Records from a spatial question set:
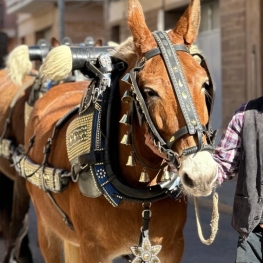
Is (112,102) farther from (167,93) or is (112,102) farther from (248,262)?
(248,262)

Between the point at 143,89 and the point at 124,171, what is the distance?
0.64m

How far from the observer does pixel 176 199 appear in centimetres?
397

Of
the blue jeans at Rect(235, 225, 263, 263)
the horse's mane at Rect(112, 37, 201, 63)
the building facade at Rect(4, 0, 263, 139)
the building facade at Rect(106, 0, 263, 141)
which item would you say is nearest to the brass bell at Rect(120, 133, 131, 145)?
the horse's mane at Rect(112, 37, 201, 63)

*AIM*.
Transcribe exactly, and only, the lines from the one bearing "Between the point" through the last line of the entries, counting both.

*TASK ANSWER*.
Between the point at 143,89 and the point at 124,171, what is the distance?
0.64m

How far from the observer does pixel 176 199 appear in centimetres?
397

Of
the blue jeans at Rect(235, 225, 263, 263)
the horse's mane at Rect(112, 37, 201, 63)
the building facade at Rect(4, 0, 263, 139)
the building facade at Rect(106, 0, 263, 141)
which item would you say is nearest to the brass bell at Rect(120, 133, 131, 145)?
the horse's mane at Rect(112, 37, 201, 63)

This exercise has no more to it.